## [GOAL OF THE EXERCISE]
Set down each entry again exactly as written.

### SUPPLIED RECORDS ###

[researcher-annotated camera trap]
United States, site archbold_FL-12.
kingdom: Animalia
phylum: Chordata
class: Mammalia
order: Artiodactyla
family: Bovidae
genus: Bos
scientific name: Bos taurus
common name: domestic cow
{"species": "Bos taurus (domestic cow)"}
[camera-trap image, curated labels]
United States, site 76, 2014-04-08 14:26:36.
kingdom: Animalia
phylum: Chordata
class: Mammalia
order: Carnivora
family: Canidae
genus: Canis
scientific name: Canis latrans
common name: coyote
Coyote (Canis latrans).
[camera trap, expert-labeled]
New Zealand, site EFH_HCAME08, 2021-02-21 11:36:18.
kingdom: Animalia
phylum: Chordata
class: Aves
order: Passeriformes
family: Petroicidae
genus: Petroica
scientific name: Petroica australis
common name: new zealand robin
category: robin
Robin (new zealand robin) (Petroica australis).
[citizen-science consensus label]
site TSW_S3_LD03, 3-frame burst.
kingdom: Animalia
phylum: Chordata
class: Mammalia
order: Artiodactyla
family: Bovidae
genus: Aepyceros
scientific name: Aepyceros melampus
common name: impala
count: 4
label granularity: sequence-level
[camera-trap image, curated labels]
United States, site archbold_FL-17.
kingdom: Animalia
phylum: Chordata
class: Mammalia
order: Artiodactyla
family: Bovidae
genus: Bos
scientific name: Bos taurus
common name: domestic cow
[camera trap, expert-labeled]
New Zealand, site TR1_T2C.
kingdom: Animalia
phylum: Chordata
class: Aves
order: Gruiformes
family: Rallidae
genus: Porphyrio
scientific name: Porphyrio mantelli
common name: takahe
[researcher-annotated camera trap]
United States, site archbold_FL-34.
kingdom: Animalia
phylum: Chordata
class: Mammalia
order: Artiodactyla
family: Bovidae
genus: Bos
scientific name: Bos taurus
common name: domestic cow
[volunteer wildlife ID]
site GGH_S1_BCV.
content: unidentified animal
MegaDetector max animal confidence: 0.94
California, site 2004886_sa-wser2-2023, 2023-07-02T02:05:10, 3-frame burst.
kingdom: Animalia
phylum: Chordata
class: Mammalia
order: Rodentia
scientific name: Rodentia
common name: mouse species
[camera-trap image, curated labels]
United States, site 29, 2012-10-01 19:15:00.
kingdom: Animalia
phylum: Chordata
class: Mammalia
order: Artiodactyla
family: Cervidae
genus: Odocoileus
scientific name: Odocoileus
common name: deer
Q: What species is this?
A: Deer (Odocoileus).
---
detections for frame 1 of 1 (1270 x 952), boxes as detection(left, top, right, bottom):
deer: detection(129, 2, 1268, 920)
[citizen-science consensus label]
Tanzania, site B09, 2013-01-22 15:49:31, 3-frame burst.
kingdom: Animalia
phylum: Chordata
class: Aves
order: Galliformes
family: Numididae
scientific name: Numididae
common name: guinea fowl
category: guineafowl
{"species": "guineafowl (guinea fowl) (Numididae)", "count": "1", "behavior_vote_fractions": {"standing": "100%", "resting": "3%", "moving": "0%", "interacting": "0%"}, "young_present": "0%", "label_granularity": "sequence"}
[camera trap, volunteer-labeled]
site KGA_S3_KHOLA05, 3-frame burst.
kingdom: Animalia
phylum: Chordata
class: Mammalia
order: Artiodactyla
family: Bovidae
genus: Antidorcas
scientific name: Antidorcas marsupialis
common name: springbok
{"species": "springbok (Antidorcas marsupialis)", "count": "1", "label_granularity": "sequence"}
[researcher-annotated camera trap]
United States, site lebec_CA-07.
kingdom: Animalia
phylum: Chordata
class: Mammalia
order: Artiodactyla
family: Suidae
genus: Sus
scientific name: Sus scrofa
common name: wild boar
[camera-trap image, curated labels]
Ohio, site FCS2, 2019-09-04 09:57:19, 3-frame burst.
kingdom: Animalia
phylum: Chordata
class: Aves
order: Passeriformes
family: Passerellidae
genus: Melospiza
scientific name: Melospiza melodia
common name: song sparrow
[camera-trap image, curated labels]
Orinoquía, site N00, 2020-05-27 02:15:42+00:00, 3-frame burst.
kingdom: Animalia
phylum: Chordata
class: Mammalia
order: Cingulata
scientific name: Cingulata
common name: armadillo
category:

###

## [OUTPUT BELOW]
[researcher-annotated camera trap]
United States, site archbold_FL-12.
kingdom: Animalia
phylum: Chordata
class: Mammalia
order: Artiodactyla
family: Bovidae
genus: Bos
scientific name: Bos taurus
common name: domestic cow
{"species": "Bos taurus (domestic cow)"}
[camera-trap image, curated labels]
United States, site 76, 2014-04-08 14:26:36.
kingdom: Animalia
phylum: Chordata
class: Mammalia
order: Carnivora
family: Canidae
genus: Canis
scientific name: Canis latrans
common name: coyote
Coyote (Canis latrans).
[camera trap, expert-labeled]
New Zealand, site EFH_HCAME08, 2021-02-21 11:36:18.
kingdom: Animalia
phylum: Chordata
class: Aves
order: Passeriformes
family: Petroicidae
genus: Petroica
scientific name: Petroica australis
common name: new zealand robin
category: robin
Robin (new zealand robin) (Petroica australis).
[citizen-science consensus label]
site TSW_S3_LD03, 3-frame burst.
kingdom: Animalia
phylum: Chordata
class: Mammalia
order: Artiodactyla
family: Bovidae
genus: Aepyceros
scientific name: Aepyceros melampus
common name: impala
count: 4
label granularity: sequence-level
[camera-trap image, curated labels]
United States, site archbold_FL-17.
kingdom: Animalia
phylum: Chordata
class: Mammalia
order: Artiodactyla
family: Bovidae
genus: Bos
scientific name: Bos taurus
common name: domestic cow
[camera trap, expert-labeled]
New Zealand, site TR1_T2C.
kingdom: Animalia
phylum: Chordata
class: Aves
order: Gruiformes
family: Rallidae
genus: Porphyrio
scientific name: Porphyrio mantelli
common name: takahe
[researcher-annotated camera trap]
United States, site archbold_FL-34.
kingdom: Animalia
phylum: Chordata
class: Mammalia
order: Artiodactyla
family: Bovidae
genus: Bos
scientific name: Bos taurus
common name: domestic cow
[volunteer wildlife ID]
site GGH_S1_BCV.
content: unidentified animal
MegaDetector max animal confidence: 0.94
California, site 2004886_sa-wser2-2023, 2023-07-02T02:05:10, 3-frame burst.
kingdom: Animalia
phylum: Chordata
class: Mammalia
order: Rodentia
scientific name: Rodentia
common name: mouse species
[camera-trap image, curated labels]
United States, site 29, 2012-10-01 19:15:00.
kingdom: Animalia
phylum: Chordata
class: Mammalia
order: Artiodactyla
family: Cervidae
genus: Odocoileus
scientific name: Odocoileus
common name: deer
Q: What species is this?
A: Deer (Odocoileus).
---
detections for frame 1 of 1 (1270 x 952), boxes as detection(left, top, right, bottom):
deer: detection(129, 2, 1268, 920)
[citizen-science consensus label]
Tanzania, site B09, 2013-01-22 15:49:31, 3-frame burst.
kingdom: Animalia
phylum: Chordata
class: Aves
order: Galliformes
family: Numididae
scientific name: Numididae
common name: guinea fowl
category: guineafowl
{"species": "guineafowl (guinea fowl) (Numididae)", "count": "1", "behavior_vote_fractions": {"standing": "100%", "resting": "3%", "moving": "0%", "interacting": "0%"}, "young_present": "0%", "label_granularity": "sequence"}
[camera trap, volunteer-labeled]
site KGA_S3_KHOLA05, 3-frame burst.
kingdom: Animalia
phylum: Chordata
class: Mammalia
order: Artiodactyla
family: Bovidae
genus: Antidorcas
scientific name: Antidorcas marsupialis
common name: springbok
{"species": "springbok (Antidorcas marsupialis)", "count": "1", "label_granularity": "sequence"}
[researcher-annotated camera trap]
United States, site lebec_CA-07.
kingdom: Animalia
phylum: Chordata
class: Mammalia
order: Artiodactyla
family: Suidae
genus: Sus
scientific name: Sus scrofa
common name: wild boar
[camera-trap image, curated labels]
Ohio, site FCS2, 2019-09-04 09:57:19, 3-frame burst.
kingdom: Animalia
phylum: Chordata
class: Aves
order: Passeriformes
family: Passerellidae
genus: Melospiza
scientific name: Melospiza melodia
common name: song sparrow
[camera-trap image, curated labels]
Orinoquía, site N00, 2020-05-27 02:15:42+00:00, 3-frame burst.
kingdom: Animalia
phylum: Chordata
class: Mammalia
order: Cingulata
scientific name: Cingulata
common name: armadillo
category:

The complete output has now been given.